■ What is asked:
In the forum thread below about rolling back SQL inserts, what statement is to be issued after the last action for an item ID?

■ Text passage:
I have a very large input file that will become many tables (80 of them) with different formats but all with the same key. I use VS 2015 and C# with T-SQL for the backend.
For each item a 'start' record with the item ID and then many records for different tables denoted by the first column (like +A, +B, +FC, etc.) Then a stop record for that one item ID.
Now one uses a StreamReader to read and a rather long IF statement with 80 'else' statements to split the file into the 80 tables and process depending on what data is in each of the record types. A INSERT is done in these functions function/methods to load that table with INSERT.
How does one make a rollback that will start with the 'start' method and end with the 'stop' method and allow the rollback of all the data from that particular item ID if it needs to (one of the records being bad.)?
Issue an explicit
BEGIN TRANSACTION
statement prior to the first action for the item ID. Then, after the last action for that item ID, issue a:
COMMIT TRANSACTION
statement.
So:
BEGIN TRANSACTION
--code to insert to table1
--code to insert to table2
--code to insert to table3
--...
--code to insert to table80
COMMIT TRANSACTION
For safety, you can enclose that in a
BEGIN TRY / END TRY
block so that you can do a catch that will ROLLBACK the transaction if needed:
BEGIN CATCH
...
IF XACT_STATE() <> 0
ROLLBACK TRANSACTION
...
END CATCH
It may not be relevant, but you can also have named SAVE point along the way - so you could rollback just the current Item ID, and not all the previous ones, if your circumstances permit it.
BEGIN TRANSACTION TransName01
SAVE TRANSACTION TransName02
...
IF @SomeError = 1
ROLLBACK TransName02
...
COMMIT TransName01
We do this whenever we use a transaction in a Procedure because if we issue a "ROLLBACK" (just like that, without a save point's name) it will rollback everything, but the process that called us may not want, nor expect!, that to happen, so in order to rollback JUST the things we changed locally within our process we do:
BEGIN TRANSACTION TransName01
SAVE TRANSACTION TransName02
... do stuff ..

■ Extracted information:
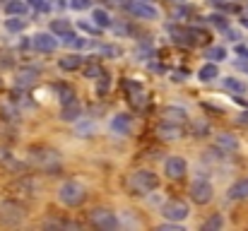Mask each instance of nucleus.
I'll return each mask as SVG.
<instances>
[{
	"instance_id": "nucleus-1",
	"label": "nucleus",
	"mask_w": 248,
	"mask_h": 231,
	"mask_svg": "<svg viewBox=\"0 0 248 231\" xmlns=\"http://www.w3.org/2000/svg\"><path fill=\"white\" fill-rule=\"evenodd\" d=\"M29 164L36 171L48 173V176L61 173V154L56 150H51V147H39V145L29 147Z\"/></svg>"
},
{
	"instance_id": "nucleus-2",
	"label": "nucleus",
	"mask_w": 248,
	"mask_h": 231,
	"mask_svg": "<svg viewBox=\"0 0 248 231\" xmlns=\"http://www.w3.org/2000/svg\"><path fill=\"white\" fill-rule=\"evenodd\" d=\"M24 217H27L24 202H19V200H15V198L0 202V224H2V227H17Z\"/></svg>"
},
{
	"instance_id": "nucleus-3",
	"label": "nucleus",
	"mask_w": 248,
	"mask_h": 231,
	"mask_svg": "<svg viewBox=\"0 0 248 231\" xmlns=\"http://www.w3.org/2000/svg\"><path fill=\"white\" fill-rule=\"evenodd\" d=\"M58 200L63 205H68V207H80V205H84V200H87V190H84L82 183L68 181V183H63L58 188Z\"/></svg>"
},
{
	"instance_id": "nucleus-4",
	"label": "nucleus",
	"mask_w": 248,
	"mask_h": 231,
	"mask_svg": "<svg viewBox=\"0 0 248 231\" xmlns=\"http://www.w3.org/2000/svg\"><path fill=\"white\" fill-rule=\"evenodd\" d=\"M130 181H133L135 195H145V193H152V190H157V188H159V176H157L155 171H147V169L135 171Z\"/></svg>"
},
{
	"instance_id": "nucleus-5",
	"label": "nucleus",
	"mask_w": 248,
	"mask_h": 231,
	"mask_svg": "<svg viewBox=\"0 0 248 231\" xmlns=\"http://www.w3.org/2000/svg\"><path fill=\"white\" fill-rule=\"evenodd\" d=\"M89 224L99 231H116L118 229V217H116L111 210L96 207V210L89 212Z\"/></svg>"
},
{
	"instance_id": "nucleus-6",
	"label": "nucleus",
	"mask_w": 248,
	"mask_h": 231,
	"mask_svg": "<svg viewBox=\"0 0 248 231\" xmlns=\"http://www.w3.org/2000/svg\"><path fill=\"white\" fill-rule=\"evenodd\" d=\"M123 10L138 19H157L159 17V10L155 5H150L147 0H123Z\"/></svg>"
},
{
	"instance_id": "nucleus-7",
	"label": "nucleus",
	"mask_w": 248,
	"mask_h": 231,
	"mask_svg": "<svg viewBox=\"0 0 248 231\" xmlns=\"http://www.w3.org/2000/svg\"><path fill=\"white\" fill-rule=\"evenodd\" d=\"M162 217L166 222H183L188 217V205L183 200H166L162 205Z\"/></svg>"
},
{
	"instance_id": "nucleus-8",
	"label": "nucleus",
	"mask_w": 248,
	"mask_h": 231,
	"mask_svg": "<svg viewBox=\"0 0 248 231\" xmlns=\"http://www.w3.org/2000/svg\"><path fill=\"white\" fill-rule=\"evenodd\" d=\"M190 200L195 205H207L212 200V183L205 181V178H198L193 185H190Z\"/></svg>"
},
{
	"instance_id": "nucleus-9",
	"label": "nucleus",
	"mask_w": 248,
	"mask_h": 231,
	"mask_svg": "<svg viewBox=\"0 0 248 231\" xmlns=\"http://www.w3.org/2000/svg\"><path fill=\"white\" fill-rule=\"evenodd\" d=\"M164 173L171 181H181L186 173H188V164L183 156H169L164 161Z\"/></svg>"
},
{
	"instance_id": "nucleus-10",
	"label": "nucleus",
	"mask_w": 248,
	"mask_h": 231,
	"mask_svg": "<svg viewBox=\"0 0 248 231\" xmlns=\"http://www.w3.org/2000/svg\"><path fill=\"white\" fill-rule=\"evenodd\" d=\"M157 135L162 140H178L183 138V123H173V121H159L157 123Z\"/></svg>"
},
{
	"instance_id": "nucleus-11",
	"label": "nucleus",
	"mask_w": 248,
	"mask_h": 231,
	"mask_svg": "<svg viewBox=\"0 0 248 231\" xmlns=\"http://www.w3.org/2000/svg\"><path fill=\"white\" fill-rule=\"evenodd\" d=\"M31 46H34L39 53H53V51L58 48V39H56L53 34H46V31H41V34L31 36Z\"/></svg>"
},
{
	"instance_id": "nucleus-12",
	"label": "nucleus",
	"mask_w": 248,
	"mask_h": 231,
	"mask_svg": "<svg viewBox=\"0 0 248 231\" xmlns=\"http://www.w3.org/2000/svg\"><path fill=\"white\" fill-rule=\"evenodd\" d=\"M36 183L31 181V178H19V181H15L12 185H7V193H12V195H24V198H34L36 195Z\"/></svg>"
},
{
	"instance_id": "nucleus-13",
	"label": "nucleus",
	"mask_w": 248,
	"mask_h": 231,
	"mask_svg": "<svg viewBox=\"0 0 248 231\" xmlns=\"http://www.w3.org/2000/svg\"><path fill=\"white\" fill-rule=\"evenodd\" d=\"M111 130L118 133V135H130V130H133V118H130L128 113H118V116H113V121H111Z\"/></svg>"
},
{
	"instance_id": "nucleus-14",
	"label": "nucleus",
	"mask_w": 248,
	"mask_h": 231,
	"mask_svg": "<svg viewBox=\"0 0 248 231\" xmlns=\"http://www.w3.org/2000/svg\"><path fill=\"white\" fill-rule=\"evenodd\" d=\"M80 116H82V106H80L78 99L70 101V104H63V108H61V121L73 123V121H80Z\"/></svg>"
},
{
	"instance_id": "nucleus-15",
	"label": "nucleus",
	"mask_w": 248,
	"mask_h": 231,
	"mask_svg": "<svg viewBox=\"0 0 248 231\" xmlns=\"http://www.w3.org/2000/svg\"><path fill=\"white\" fill-rule=\"evenodd\" d=\"M84 63V56L80 53H73V56H65V58H58V68L61 70H65V73H73V70H80Z\"/></svg>"
},
{
	"instance_id": "nucleus-16",
	"label": "nucleus",
	"mask_w": 248,
	"mask_h": 231,
	"mask_svg": "<svg viewBox=\"0 0 248 231\" xmlns=\"http://www.w3.org/2000/svg\"><path fill=\"white\" fill-rule=\"evenodd\" d=\"M162 118L164 121H173V123H186L188 121V113L183 106H166L162 111Z\"/></svg>"
},
{
	"instance_id": "nucleus-17",
	"label": "nucleus",
	"mask_w": 248,
	"mask_h": 231,
	"mask_svg": "<svg viewBox=\"0 0 248 231\" xmlns=\"http://www.w3.org/2000/svg\"><path fill=\"white\" fill-rule=\"evenodd\" d=\"M227 198H229V200H246V198H248V178L236 181V183L229 188Z\"/></svg>"
},
{
	"instance_id": "nucleus-18",
	"label": "nucleus",
	"mask_w": 248,
	"mask_h": 231,
	"mask_svg": "<svg viewBox=\"0 0 248 231\" xmlns=\"http://www.w3.org/2000/svg\"><path fill=\"white\" fill-rule=\"evenodd\" d=\"M92 19H94V24H96L99 29H111V27H113V22H111V17H108V12H106L104 7H96V10L92 12Z\"/></svg>"
},
{
	"instance_id": "nucleus-19",
	"label": "nucleus",
	"mask_w": 248,
	"mask_h": 231,
	"mask_svg": "<svg viewBox=\"0 0 248 231\" xmlns=\"http://www.w3.org/2000/svg\"><path fill=\"white\" fill-rule=\"evenodd\" d=\"M53 89L58 92V99H61V104H70V101H75V89H73L70 84H65V82H58V84H53Z\"/></svg>"
},
{
	"instance_id": "nucleus-20",
	"label": "nucleus",
	"mask_w": 248,
	"mask_h": 231,
	"mask_svg": "<svg viewBox=\"0 0 248 231\" xmlns=\"http://www.w3.org/2000/svg\"><path fill=\"white\" fill-rule=\"evenodd\" d=\"M82 75L87 77V79H96V77H104L106 73H104V68L99 65V61H89V63L82 65Z\"/></svg>"
},
{
	"instance_id": "nucleus-21",
	"label": "nucleus",
	"mask_w": 248,
	"mask_h": 231,
	"mask_svg": "<svg viewBox=\"0 0 248 231\" xmlns=\"http://www.w3.org/2000/svg\"><path fill=\"white\" fill-rule=\"evenodd\" d=\"M217 147H219V150H224V152H234V150L239 147V142H236V138H234V135L222 133V135H217Z\"/></svg>"
},
{
	"instance_id": "nucleus-22",
	"label": "nucleus",
	"mask_w": 248,
	"mask_h": 231,
	"mask_svg": "<svg viewBox=\"0 0 248 231\" xmlns=\"http://www.w3.org/2000/svg\"><path fill=\"white\" fill-rule=\"evenodd\" d=\"M198 77H200L202 82H212L215 77H219V70H217V63H212V61H210V63H205V65H202V68L198 70Z\"/></svg>"
},
{
	"instance_id": "nucleus-23",
	"label": "nucleus",
	"mask_w": 248,
	"mask_h": 231,
	"mask_svg": "<svg viewBox=\"0 0 248 231\" xmlns=\"http://www.w3.org/2000/svg\"><path fill=\"white\" fill-rule=\"evenodd\" d=\"M27 2H22V0H10V2H5V12L7 15H17V17H24L27 15Z\"/></svg>"
},
{
	"instance_id": "nucleus-24",
	"label": "nucleus",
	"mask_w": 248,
	"mask_h": 231,
	"mask_svg": "<svg viewBox=\"0 0 248 231\" xmlns=\"http://www.w3.org/2000/svg\"><path fill=\"white\" fill-rule=\"evenodd\" d=\"M36 75H39V70L36 68H31V70H22L19 73V77H17V87H31L34 82H36Z\"/></svg>"
},
{
	"instance_id": "nucleus-25",
	"label": "nucleus",
	"mask_w": 248,
	"mask_h": 231,
	"mask_svg": "<svg viewBox=\"0 0 248 231\" xmlns=\"http://www.w3.org/2000/svg\"><path fill=\"white\" fill-rule=\"evenodd\" d=\"M24 27H27V22H24L22 17H17V15H10V19H5V29L12 31V34L24 31Z\"/></svg>"
},
{
	"instance_id": "nucleus-26",
	"label": "nucleus",
	"mask_w": 248,
	"mask_h": 231,
	"mask_svg": "<svg viewBox=\"0 0 248 231\" xmlns=\"http://www.w3.org/2000/svg\"><path fill=\"white\" fill-rule=\"evenodd\" d=\"M61 39H63V44L70 46V48H84V46H87V39L78 36V34H73V31H68V34L61 36Z\"/></svg>"
},
{
	"instance_id": "nucleus-27",
	"label": "nucleus",
	"mask_w": 248,
	"mask_h": 231,
	"mask_svg": "<svg viewBox=\"0 0 248 231\" xmlns=\"http://www.w3.org/2000/svg\"><path fill=\"white\" fill-rule=\"evenodd\" d=\"M51 31L58 34V36H65V34L73 31V29H70V22H68V19H53V22H51Z\"/></svg>"
},
{
	"instance_id": "nucleus-28",
	"label": "nucleus",
	"mask_w": 248,
	"mask_h": 231,
	"mask_svg": "<svg viewBox=\"0 0 248 231\" xmlns=\"http://www.w3.org/2000/svg\"><path fill=\"white\" fill-rule=\"evenodd\" d=\"M205 58H210L212 63H219V61H224V58H227V51H224L222 46H212V48H207Z\"/></svg>"
},
{
	"instance_id": "nucleus-29",
	"label": "nucleus",
	"mask_w": 248,
	"mask_h": 231,
	"mask_svg": "<svg viewBox=\"0 0 248 231\" xmlns=\"http://www.w3.org/2000/svg\"><path fill=\"white\" fill-rule=\"evenodd\" d=\"M224 87H227L229 92H239V94L246 92V82H241V79H236V77H227V79H224Z\"/></svg>"
},
{
	"instance_id": "nucleus-30",
	"label": "nucleus",
	"mask_w": 248,
	"mask_h": 231,
	"mask_svg": "<svg viewBox=\"0 0 248 231\" xmlns=\"http://www.w3.org/2000/svg\"><path fill=\"white\" fill-rule=\"evenodd\" d=\"M207 22H210L212 27L222 29V31H227V29H229V22H227V17H224V15H210V17H207Z\"/></svg>"
},
{
	"instance_id": "nucleus-31",
	"label": "nucleus",
	"mask_w": 248,
	"mask_h": 231,
	"mask_svg": "<svg viewBox=\"0 0 248 231\" xmlns=\"http://www.w3.org/2000/svg\"><path fill=\"white\" fill-rule=\"evenodd\" d=\"M212 229H222V217H219V215H212V217L202 224V231H212Z\"/></svg>"
},
{
	"instance_id": "nucleus-32",
	"label": "nucleus",
	"mask_w": 248,
	"mask_h": 231,
	"mask_svg": "<svg viewBox=\"0 0 248 231\" xmlns=\"http://www.w3.org/2000/svg\"><path fill=\"white\" fill-rule=\"evenodd\" d=\"M27 5L34 7V10H39V12H48L51 10V2L48 0H27Z\"/></svg>"
},
{
	"instance_id": "nucleus-33",
	"label": "nucleus",
	"mask_w": 248,
	"mask_h": 231,
	"mask_svg": "<svg viewBox=\"0 0 248 231\" xmlns=\"http://www.w3.org/2000/svg\"><path fill=\"white\" fill-rule=\"evenodd\" d=\"M101 53L108 56V58H118L123 51H121V46H101Z\"/></svg>"
},
{
	"instance_id": "nucleus-34",
	"label": "nucleus",
	"mask_w": 248,
	"mask_h": 231,
	"mask_svg": "<svg viewBox=\"0 0 248 231\" xmlns=\"http://www.w3.org/2000/svg\"><path fill=\"white\" fill-rule=\"evenodd\" d=\"M70 7L78 10V12H82V10H89V7H92V0H70Z\"/></svg>"
},
{
	"instance_id": "nucleus-35",
	"label": "nucleus",
	"mask_w": 248,
	"mask_h": 231,
	"mask_svg": "<svg viewBox=\"0 0 248 231\" xmlns=\"http://www.w3.org/2000/svg\"><path fill=\"white\" fill-rule=\"evenodd\" d=\"M157 231H183L181 222H169V224H159Z\"/></svg>"
},
{
	"instance_id": "nucleus-36",
	"label": "nucleus",
	"mask_w": 248,
	"mask_h": 231,
	"mask_svg": "<svg viewBox=\"0 0 248 231\" xmlns=\"http://www.w3.org/2000/svg\"><path fill=\"white\" fill-rule=\"evenodd\" d=\"M78 135H82V138H89V135H92V123L78 125Z\"/></svg>"
},
{
	"instance_id": "nucleus-37",
	"label": "nucleus",
	"mask_w": 248,
	"mask_h": 231,
	"mask_svg": "<svg viewBox=\"0 0 248 231\" xmlns=\"http://www.w3.org/2000/svg\"><path fill=\"white\" fill-rule=\"evenodd\" d=\"M82 31H87V34H99V27H92V24H87V22H80L78 24Z\"/></svg>"
},
{
	"instance_id": "nucleus-38",
	"label": "nucleus",
	"mask_w": 248,
	"mask_h": 231,
	"mask_svg": "<svg viewBox=\"0 0 248 231\" xmlns=\"http://www.w3.org/2000/svg\"><path fill=\"white\" fill-rule=\"evenodd\" d=\"M236 53H239V56H244V58H248V48L246 46H236Z\"/></svg>"
},
{
	"instance_id": "nucleus-39",
	"label": "nucleus",
	"mask_w": 248,
	"mask_h": 231,
	"mask_svg": "<svg viewBox=\"0 0 248 231\" xmlns=\"http://www.w3.org/2000/svg\"><path fill=\"white\" fill-rule=\"evenodd\" d=\"M227 34H229V39H232V41H236V39H239V31H232V29H227Z\"/></svg>"
},
{
	"instance_id": "nucleus-40",
	"label": "nucleus",
	"mask_w": 248,
	"mask_h": 231,
	"mask_svg": "<svg viewBox=\"0 0 248 231\" xmlns=\"http://www.w3.org/2000/svg\"><path fill=\"white\" fill-rule=\"evenodd\" d=\"M210 2H212V5H219V2H224V0H210Z\"/></svg>"
},
{
	"instance_id": "nucleus-41",
	"label": "nucleus",
	"mask_w": 248,
	"mask_h": 231,
	"mask_svg": "<svg viewBox=\"0 0 248 231\" xmlns=\"http://www.w3.org/2000/svg\"><path fill=\"white\" fill-rule=\"evenodd\" d=\"M241 24H246V27H248V17H244V19H241Z\"/></svg>"
},
{
	"instance_id": "nucleus-42",
	"label": "nucleus",
	"mask_w": 248,
	"mask_h": 231,
	"mask_svg": "<svg viewBox=\"0 0 248 231\" xmlns=\"http://www.w3.org/2000/svg\"><path fill=\"white\" fill-rule=\"evenodd\" d=\"M0 2H10V0H0Z\"/></svg>"
},
{
	"instance_id": "nucleus-43",
	"label": "nucleus",
	"mask_w": 248,
	"mask_h": 231,
	"mask_svg": "<svg viewBox=\"0 0 248 231\" xmlns=\"http://www.w3.org/2000/svg\"><path fill=\"white\" fill-rule=\"evenodd\" d=\"M176 2H183V0H176Z\"/></svg>"
}]
</instances>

■ Exercise result:
COMMIT TRANSACTION